--- What you are asked to do ---
In the records below, some lines contain the word "recaptcha". Copy each of them.

Items from a dataset:
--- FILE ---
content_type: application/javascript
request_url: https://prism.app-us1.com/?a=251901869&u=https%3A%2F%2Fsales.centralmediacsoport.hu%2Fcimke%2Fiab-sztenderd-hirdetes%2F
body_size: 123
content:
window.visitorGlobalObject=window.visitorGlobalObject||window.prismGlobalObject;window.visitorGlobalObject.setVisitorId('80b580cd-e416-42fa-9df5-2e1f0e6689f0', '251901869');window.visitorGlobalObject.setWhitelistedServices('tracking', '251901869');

* * *

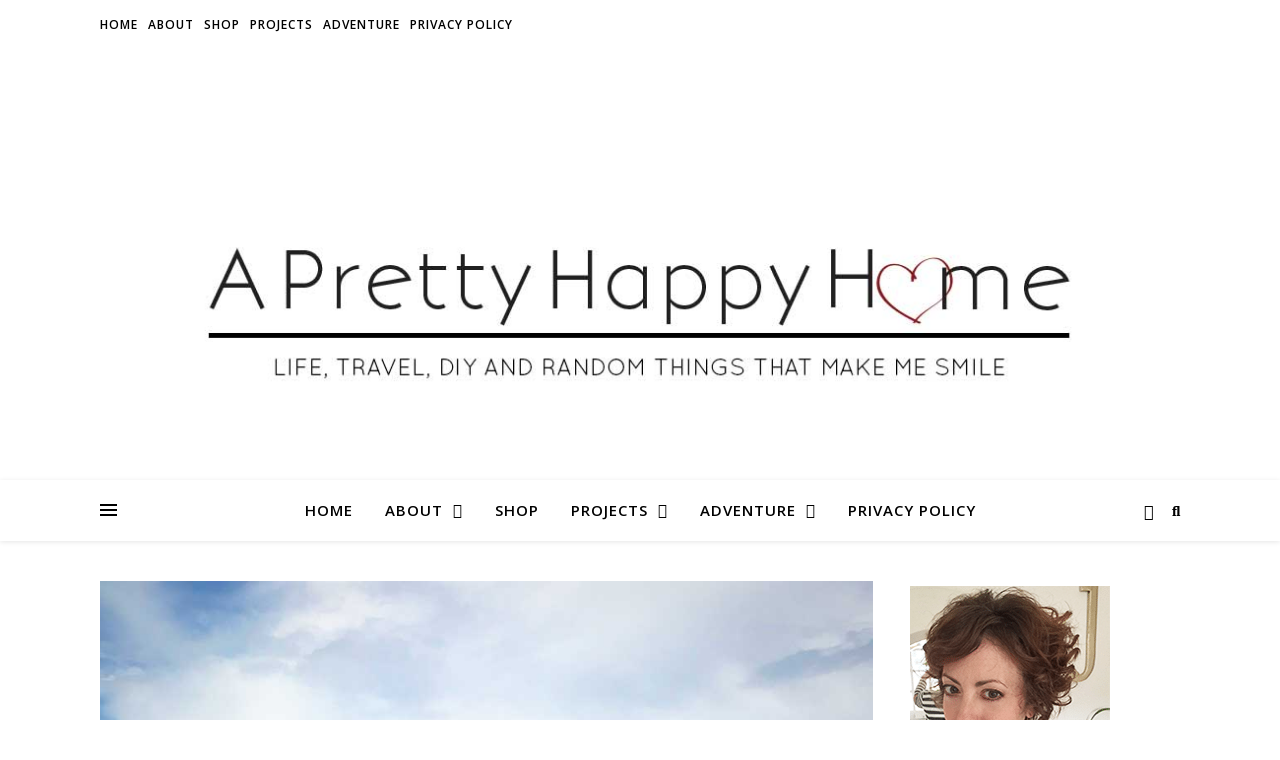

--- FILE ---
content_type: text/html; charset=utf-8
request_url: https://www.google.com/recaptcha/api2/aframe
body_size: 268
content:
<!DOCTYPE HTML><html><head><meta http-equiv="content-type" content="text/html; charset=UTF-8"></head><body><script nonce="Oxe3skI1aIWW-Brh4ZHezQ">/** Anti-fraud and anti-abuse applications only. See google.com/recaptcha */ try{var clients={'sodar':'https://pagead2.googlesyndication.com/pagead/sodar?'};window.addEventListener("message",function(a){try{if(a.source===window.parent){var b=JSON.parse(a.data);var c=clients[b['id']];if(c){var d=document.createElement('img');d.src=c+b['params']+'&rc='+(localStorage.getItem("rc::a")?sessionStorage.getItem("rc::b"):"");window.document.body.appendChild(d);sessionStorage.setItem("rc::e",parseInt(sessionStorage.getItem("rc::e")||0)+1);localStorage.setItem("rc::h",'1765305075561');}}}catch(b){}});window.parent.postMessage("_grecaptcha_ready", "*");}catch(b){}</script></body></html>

* * *

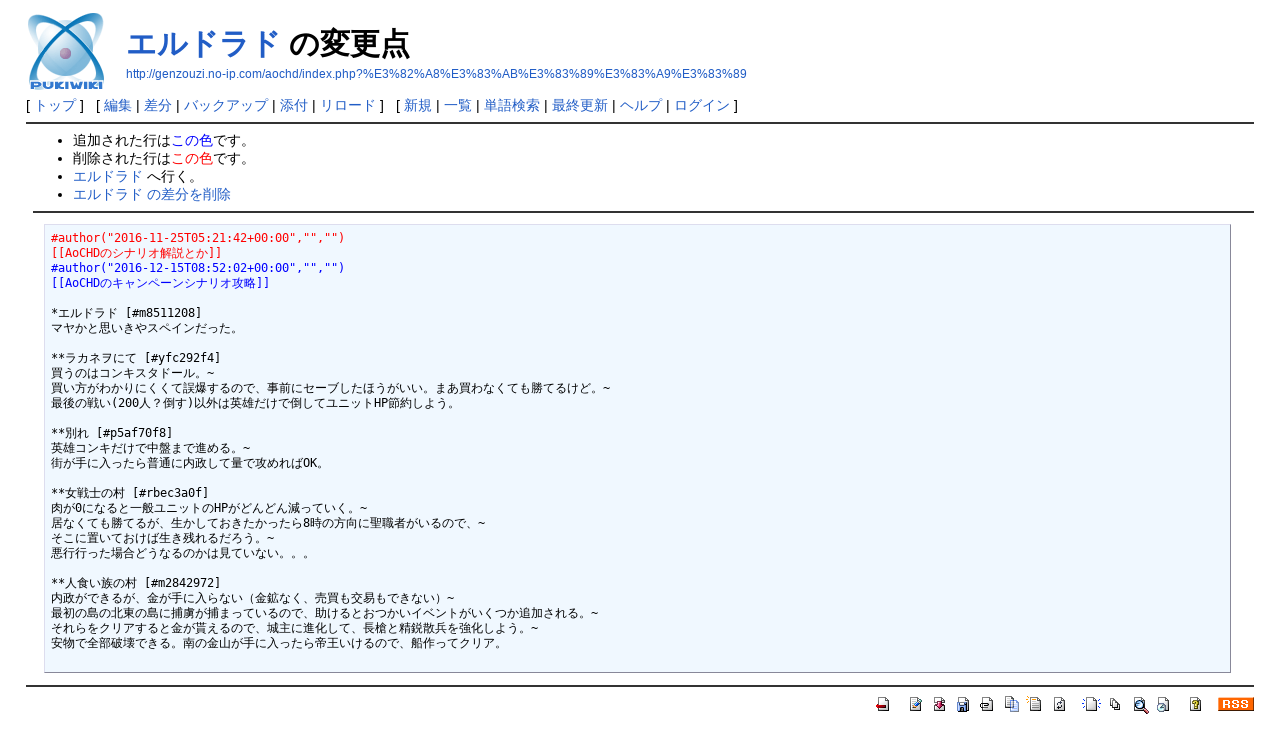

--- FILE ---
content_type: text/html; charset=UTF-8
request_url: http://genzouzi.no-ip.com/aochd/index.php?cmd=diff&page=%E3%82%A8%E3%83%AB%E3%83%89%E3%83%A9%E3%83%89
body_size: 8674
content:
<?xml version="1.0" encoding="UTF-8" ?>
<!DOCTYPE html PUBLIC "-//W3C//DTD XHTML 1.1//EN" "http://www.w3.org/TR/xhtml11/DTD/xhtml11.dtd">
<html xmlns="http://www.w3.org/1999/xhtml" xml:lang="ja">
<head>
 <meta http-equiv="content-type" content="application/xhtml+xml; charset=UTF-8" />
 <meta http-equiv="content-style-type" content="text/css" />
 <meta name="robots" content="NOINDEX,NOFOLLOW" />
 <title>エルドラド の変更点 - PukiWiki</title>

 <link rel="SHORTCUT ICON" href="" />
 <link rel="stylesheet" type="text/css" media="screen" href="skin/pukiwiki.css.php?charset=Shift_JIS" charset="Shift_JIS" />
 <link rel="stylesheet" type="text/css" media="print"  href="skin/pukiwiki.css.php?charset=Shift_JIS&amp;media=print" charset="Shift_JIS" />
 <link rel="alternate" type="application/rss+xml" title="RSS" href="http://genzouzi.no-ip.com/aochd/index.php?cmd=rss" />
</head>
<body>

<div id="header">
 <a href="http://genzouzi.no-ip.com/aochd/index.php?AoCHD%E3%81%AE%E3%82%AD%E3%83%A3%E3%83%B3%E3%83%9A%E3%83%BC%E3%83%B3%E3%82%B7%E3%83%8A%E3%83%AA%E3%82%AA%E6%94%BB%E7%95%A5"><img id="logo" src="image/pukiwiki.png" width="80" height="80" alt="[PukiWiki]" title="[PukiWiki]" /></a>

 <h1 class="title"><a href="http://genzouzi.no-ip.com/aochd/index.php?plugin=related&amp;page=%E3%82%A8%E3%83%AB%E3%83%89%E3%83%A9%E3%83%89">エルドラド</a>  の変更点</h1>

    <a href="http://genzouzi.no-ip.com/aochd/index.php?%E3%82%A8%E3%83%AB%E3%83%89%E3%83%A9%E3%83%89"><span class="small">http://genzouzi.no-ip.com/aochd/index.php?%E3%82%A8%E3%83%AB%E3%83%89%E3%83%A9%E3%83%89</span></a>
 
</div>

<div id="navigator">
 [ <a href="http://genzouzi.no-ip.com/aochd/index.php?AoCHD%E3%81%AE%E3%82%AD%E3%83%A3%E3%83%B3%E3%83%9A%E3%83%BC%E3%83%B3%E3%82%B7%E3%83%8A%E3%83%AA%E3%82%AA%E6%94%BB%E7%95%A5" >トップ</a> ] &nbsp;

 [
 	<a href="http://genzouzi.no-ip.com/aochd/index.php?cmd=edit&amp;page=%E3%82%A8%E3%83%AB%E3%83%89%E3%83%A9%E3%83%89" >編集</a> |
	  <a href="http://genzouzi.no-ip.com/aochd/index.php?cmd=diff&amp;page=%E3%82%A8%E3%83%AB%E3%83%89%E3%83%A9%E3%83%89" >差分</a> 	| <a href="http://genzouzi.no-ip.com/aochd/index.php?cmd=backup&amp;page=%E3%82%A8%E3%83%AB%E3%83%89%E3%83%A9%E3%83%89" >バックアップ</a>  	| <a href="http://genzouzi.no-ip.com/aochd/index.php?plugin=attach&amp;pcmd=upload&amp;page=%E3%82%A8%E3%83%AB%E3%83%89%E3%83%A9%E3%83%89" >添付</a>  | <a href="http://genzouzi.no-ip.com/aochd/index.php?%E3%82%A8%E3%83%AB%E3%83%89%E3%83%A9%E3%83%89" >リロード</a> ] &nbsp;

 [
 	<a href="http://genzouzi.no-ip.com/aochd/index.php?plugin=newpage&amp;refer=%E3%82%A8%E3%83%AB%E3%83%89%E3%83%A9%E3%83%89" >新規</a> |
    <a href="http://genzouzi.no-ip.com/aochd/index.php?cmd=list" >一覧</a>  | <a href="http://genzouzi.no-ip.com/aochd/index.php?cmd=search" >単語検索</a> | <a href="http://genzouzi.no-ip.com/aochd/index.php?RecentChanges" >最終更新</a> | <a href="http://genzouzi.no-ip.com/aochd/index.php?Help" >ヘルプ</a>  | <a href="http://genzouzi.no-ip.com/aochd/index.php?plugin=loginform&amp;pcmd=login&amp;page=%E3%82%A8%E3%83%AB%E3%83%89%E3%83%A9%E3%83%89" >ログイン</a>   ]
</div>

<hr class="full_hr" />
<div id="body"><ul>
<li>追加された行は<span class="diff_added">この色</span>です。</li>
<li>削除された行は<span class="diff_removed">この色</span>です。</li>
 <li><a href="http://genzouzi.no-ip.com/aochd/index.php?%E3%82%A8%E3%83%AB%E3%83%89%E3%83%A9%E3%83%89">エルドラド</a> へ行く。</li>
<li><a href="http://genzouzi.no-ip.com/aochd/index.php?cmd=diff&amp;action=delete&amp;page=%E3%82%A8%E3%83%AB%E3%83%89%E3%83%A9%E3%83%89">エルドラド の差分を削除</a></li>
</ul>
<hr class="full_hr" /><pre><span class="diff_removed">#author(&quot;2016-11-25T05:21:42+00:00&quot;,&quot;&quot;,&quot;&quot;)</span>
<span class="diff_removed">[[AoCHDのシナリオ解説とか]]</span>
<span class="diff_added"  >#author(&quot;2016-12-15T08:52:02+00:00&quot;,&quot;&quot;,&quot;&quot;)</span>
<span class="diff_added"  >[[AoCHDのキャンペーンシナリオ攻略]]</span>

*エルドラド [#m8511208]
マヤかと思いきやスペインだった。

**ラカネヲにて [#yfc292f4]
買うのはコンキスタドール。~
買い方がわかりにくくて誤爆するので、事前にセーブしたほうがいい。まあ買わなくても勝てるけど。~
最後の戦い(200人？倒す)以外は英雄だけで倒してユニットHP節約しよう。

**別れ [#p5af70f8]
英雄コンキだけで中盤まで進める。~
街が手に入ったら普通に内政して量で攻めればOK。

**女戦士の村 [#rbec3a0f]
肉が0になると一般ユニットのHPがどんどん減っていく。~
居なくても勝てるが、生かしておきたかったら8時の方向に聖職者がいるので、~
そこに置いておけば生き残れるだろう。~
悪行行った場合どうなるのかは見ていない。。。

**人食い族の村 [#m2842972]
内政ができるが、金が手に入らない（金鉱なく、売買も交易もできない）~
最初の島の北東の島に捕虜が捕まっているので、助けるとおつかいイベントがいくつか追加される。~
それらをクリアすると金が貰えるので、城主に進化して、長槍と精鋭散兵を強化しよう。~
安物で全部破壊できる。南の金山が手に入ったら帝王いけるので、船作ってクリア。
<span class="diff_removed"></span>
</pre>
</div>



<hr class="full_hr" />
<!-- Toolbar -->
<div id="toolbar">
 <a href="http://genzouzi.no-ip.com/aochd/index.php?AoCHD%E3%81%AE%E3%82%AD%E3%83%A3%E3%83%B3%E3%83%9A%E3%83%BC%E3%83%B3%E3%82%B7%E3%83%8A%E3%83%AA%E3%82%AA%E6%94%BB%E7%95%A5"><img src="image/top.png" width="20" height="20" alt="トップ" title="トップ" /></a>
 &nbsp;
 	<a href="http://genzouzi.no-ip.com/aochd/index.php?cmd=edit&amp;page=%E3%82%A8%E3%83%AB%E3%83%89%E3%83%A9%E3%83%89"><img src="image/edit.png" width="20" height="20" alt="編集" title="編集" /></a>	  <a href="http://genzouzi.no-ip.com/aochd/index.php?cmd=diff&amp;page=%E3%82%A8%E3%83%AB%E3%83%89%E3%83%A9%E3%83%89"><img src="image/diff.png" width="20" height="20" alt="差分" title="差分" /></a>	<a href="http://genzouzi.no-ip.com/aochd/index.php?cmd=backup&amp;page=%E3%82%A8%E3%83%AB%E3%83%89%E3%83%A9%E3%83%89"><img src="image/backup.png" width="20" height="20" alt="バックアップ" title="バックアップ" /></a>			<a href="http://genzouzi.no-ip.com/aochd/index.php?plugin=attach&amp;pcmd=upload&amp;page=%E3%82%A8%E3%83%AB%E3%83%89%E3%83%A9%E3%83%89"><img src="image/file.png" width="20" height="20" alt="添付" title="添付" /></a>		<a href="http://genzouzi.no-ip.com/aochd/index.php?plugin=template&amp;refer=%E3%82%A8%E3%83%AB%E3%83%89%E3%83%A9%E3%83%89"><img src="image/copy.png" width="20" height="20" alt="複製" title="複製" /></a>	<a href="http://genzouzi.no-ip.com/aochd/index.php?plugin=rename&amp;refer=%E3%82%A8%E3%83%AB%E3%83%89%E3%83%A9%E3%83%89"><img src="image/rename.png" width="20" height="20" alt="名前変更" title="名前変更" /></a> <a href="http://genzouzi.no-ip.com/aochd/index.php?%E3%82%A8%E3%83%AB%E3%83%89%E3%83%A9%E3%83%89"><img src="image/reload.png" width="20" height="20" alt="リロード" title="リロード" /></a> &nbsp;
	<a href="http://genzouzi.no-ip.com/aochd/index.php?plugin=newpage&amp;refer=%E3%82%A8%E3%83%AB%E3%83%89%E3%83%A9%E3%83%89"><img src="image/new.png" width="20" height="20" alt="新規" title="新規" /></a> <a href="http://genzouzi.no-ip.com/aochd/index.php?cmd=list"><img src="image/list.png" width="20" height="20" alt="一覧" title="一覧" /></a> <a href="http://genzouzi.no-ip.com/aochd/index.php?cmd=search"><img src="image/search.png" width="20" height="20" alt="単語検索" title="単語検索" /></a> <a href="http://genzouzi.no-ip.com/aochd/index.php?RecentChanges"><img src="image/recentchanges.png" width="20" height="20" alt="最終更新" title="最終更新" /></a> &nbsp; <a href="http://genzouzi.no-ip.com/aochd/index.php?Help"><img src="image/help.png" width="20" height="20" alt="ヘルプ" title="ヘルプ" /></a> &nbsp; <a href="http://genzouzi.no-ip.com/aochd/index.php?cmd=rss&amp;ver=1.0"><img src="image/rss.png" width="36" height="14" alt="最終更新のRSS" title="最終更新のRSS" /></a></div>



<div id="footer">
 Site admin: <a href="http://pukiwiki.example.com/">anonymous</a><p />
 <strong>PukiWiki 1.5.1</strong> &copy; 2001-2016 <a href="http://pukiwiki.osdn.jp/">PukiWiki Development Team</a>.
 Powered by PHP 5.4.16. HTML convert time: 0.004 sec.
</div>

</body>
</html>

--- Finished exercise ---
request_url: https://www.google.com/recaptcha/api2/aframe
<!DOCTYPE HTML><html><head><meta http-equiv="content-type" content="text/html; charset=UTF-8"></head><body><script nonce="Oxe3skI1aIWW-Brh4ZHezQ">/** Anti-fraud and anti-abuse applications only. See google.com/recaptcha */ try{var clients={'sodar':'https://pagead2.googlesyndication.com/pagead/sodar?'};window.addEventListener("message",function(a){try{if(a.source===window.parent){var b=JSON.parse(a.data);var c=clients[b['id']];if(c){var d=document.createElement('img');d.src=c+b['params']+'&rc='+(localStorage.getItem("rc::a")?sessionStorage.getItem("rc::b"):"");window.document.body.appendChild(d);sessionStorage.setItem("rc::e",parseInt(sessionStorage.getItem("rc::e")||0)+1);localStorage.setItem("rc::h",'1765305075561');}}}catch(b){}});window.parent.postMessage("_grecaptcha_ready", "*");}catch(b){}</script></body></html>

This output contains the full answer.